**Directions**
Each line with the word "melampus" must appear in the answer, copied from the records.
#### Material shown
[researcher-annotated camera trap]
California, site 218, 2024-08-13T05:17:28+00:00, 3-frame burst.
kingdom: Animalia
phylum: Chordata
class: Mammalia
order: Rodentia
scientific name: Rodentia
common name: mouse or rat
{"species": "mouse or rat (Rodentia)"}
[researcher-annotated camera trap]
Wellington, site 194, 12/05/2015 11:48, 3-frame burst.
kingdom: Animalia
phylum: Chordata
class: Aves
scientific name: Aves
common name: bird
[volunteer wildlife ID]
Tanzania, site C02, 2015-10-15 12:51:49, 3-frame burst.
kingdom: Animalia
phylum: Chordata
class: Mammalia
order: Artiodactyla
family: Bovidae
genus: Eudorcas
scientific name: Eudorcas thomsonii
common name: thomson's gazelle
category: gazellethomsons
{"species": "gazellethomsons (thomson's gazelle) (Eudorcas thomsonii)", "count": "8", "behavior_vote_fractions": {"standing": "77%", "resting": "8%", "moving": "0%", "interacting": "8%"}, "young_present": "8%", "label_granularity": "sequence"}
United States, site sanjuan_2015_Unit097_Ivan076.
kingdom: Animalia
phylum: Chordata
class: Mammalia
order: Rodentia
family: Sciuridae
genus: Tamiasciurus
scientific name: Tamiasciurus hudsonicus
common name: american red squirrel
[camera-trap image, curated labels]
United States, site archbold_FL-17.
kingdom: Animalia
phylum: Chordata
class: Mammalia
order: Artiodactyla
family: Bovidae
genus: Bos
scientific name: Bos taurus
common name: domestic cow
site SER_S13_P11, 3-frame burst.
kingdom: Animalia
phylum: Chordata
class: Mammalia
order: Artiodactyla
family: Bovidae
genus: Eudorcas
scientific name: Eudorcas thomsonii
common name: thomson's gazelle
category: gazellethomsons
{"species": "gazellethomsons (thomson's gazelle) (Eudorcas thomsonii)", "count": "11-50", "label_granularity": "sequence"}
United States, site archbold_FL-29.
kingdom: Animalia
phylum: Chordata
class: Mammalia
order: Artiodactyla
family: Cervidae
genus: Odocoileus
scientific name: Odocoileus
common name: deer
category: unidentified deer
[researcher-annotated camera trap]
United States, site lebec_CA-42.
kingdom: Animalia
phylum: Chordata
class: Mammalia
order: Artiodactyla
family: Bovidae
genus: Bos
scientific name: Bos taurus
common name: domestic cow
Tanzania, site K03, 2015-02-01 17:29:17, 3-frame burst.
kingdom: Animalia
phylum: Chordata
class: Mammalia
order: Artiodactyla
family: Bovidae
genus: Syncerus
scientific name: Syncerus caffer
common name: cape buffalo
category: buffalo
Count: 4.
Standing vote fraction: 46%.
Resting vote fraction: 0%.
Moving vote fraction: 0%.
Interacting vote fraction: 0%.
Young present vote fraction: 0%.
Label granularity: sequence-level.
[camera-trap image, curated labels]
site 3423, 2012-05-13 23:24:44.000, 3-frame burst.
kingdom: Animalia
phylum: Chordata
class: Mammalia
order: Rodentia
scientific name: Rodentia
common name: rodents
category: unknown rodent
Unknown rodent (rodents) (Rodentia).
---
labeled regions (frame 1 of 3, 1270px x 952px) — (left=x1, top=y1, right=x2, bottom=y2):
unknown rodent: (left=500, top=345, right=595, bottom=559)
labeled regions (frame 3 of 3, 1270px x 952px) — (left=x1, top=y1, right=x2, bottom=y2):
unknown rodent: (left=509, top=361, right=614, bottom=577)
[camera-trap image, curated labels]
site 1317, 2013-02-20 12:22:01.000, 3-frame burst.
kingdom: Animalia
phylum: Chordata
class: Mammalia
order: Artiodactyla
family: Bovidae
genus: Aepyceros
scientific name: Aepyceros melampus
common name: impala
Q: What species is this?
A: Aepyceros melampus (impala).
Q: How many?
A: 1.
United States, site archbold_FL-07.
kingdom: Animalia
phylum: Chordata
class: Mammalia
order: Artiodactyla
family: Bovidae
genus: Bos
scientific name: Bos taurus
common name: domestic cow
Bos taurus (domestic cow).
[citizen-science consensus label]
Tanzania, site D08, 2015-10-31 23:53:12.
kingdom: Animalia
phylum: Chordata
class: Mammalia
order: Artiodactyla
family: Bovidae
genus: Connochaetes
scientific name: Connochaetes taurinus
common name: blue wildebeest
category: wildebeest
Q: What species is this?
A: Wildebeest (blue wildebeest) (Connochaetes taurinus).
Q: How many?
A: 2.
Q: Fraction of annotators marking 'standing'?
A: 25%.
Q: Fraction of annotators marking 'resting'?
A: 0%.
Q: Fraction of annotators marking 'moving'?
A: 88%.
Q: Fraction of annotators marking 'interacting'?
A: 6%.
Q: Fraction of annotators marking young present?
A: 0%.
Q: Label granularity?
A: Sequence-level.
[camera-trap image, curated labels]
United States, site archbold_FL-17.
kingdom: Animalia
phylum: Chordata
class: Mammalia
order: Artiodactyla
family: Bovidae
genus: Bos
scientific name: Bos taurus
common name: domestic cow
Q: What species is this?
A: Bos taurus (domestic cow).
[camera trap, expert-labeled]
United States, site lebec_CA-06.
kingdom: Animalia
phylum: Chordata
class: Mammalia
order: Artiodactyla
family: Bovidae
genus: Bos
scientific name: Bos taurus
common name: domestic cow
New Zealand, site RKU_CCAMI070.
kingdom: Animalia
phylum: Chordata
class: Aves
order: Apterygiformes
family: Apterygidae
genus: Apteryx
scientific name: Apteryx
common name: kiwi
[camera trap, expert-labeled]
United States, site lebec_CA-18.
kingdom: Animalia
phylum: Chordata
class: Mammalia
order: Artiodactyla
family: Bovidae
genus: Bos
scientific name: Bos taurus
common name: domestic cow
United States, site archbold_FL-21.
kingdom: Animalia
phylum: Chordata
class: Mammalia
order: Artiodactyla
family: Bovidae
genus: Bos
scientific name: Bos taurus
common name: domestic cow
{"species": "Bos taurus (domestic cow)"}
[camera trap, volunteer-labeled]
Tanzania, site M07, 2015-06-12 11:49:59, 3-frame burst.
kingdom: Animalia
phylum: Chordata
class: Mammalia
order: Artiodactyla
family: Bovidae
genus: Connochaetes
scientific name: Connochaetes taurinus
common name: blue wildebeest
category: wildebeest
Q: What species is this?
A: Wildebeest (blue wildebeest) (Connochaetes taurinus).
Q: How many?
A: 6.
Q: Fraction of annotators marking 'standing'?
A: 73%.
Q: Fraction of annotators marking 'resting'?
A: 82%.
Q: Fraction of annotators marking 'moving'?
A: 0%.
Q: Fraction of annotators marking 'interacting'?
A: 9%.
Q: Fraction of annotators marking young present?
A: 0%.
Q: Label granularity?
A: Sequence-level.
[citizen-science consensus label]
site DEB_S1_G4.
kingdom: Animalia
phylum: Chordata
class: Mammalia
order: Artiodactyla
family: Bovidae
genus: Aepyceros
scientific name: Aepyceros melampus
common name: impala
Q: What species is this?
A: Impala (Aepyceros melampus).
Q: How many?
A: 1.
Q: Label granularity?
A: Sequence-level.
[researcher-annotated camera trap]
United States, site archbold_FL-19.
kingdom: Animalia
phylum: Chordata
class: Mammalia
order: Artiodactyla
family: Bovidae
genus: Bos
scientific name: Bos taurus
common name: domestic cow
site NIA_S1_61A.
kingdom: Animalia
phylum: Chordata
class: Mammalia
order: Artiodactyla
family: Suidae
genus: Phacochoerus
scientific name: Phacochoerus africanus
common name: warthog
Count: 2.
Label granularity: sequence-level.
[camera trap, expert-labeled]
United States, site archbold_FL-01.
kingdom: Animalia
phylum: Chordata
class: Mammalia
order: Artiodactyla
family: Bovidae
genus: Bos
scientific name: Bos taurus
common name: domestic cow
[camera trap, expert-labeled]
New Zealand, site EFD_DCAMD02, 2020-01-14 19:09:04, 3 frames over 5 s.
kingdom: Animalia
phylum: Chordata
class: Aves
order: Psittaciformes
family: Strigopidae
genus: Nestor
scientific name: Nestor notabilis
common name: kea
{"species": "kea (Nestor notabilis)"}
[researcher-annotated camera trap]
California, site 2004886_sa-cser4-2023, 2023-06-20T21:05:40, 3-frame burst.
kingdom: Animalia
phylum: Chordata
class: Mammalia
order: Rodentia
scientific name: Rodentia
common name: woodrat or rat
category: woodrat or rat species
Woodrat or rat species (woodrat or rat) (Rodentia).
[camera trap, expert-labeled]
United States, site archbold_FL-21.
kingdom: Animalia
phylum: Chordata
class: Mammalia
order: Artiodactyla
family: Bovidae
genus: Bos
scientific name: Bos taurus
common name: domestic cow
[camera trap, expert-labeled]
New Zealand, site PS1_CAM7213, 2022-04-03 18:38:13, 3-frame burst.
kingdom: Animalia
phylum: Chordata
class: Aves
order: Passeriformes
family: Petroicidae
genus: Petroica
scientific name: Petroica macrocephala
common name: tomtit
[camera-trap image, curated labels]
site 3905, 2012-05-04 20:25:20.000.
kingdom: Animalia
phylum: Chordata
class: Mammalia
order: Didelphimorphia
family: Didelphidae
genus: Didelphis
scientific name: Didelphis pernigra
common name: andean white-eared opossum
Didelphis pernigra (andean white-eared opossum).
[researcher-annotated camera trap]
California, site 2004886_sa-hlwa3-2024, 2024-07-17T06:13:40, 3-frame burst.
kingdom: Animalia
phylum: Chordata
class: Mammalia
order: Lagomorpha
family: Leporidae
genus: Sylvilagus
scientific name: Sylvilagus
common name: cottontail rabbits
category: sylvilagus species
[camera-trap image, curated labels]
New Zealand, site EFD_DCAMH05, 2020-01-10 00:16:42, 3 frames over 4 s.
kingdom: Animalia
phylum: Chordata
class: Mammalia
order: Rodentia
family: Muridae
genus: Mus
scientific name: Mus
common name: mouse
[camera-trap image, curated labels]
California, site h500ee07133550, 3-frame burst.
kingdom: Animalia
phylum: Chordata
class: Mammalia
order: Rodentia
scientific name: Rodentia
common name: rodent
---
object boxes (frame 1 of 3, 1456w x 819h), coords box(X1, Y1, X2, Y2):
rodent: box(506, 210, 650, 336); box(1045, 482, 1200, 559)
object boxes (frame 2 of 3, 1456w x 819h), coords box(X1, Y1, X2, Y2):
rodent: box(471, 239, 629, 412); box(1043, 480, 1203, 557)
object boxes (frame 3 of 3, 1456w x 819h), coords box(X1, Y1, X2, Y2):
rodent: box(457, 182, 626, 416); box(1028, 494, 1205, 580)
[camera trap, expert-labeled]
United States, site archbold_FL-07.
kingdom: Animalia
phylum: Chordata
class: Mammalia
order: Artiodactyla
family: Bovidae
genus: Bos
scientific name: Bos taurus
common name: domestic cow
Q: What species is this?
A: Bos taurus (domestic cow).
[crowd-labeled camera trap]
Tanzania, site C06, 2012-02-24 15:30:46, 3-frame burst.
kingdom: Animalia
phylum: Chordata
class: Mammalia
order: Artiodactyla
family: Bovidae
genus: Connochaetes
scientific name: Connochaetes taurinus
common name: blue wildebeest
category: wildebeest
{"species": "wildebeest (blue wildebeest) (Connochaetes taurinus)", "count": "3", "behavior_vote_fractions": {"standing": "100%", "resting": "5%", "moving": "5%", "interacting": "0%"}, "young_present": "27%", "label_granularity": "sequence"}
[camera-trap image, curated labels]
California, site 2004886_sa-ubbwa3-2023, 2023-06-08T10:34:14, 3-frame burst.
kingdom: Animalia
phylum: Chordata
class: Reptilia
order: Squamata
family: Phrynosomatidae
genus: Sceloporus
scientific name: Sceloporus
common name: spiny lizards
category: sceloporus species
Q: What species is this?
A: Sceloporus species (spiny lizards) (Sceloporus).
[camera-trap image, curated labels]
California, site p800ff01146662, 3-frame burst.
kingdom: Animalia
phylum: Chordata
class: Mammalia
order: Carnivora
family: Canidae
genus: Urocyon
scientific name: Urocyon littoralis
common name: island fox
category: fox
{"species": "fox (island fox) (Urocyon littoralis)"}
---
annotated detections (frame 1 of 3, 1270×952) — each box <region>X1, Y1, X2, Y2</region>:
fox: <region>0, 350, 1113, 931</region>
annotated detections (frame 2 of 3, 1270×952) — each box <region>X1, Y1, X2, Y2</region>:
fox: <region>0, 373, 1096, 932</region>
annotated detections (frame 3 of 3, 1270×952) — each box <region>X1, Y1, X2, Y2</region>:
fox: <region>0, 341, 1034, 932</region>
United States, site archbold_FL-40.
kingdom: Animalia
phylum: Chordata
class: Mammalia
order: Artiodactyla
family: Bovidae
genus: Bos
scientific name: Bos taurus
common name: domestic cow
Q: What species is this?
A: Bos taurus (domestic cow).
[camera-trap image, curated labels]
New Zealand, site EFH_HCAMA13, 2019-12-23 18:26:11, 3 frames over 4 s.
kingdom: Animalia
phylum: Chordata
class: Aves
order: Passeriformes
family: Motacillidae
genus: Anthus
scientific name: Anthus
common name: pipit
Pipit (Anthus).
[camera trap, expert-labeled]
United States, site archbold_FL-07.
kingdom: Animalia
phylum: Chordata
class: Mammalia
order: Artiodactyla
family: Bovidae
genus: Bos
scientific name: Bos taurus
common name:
########
**Reply**
scientific name: Aepyceros melampus
A: Aepyceros melampus (impala).
scientific name: Aepyceros melampus
A: Impala (Aepyceros melampus).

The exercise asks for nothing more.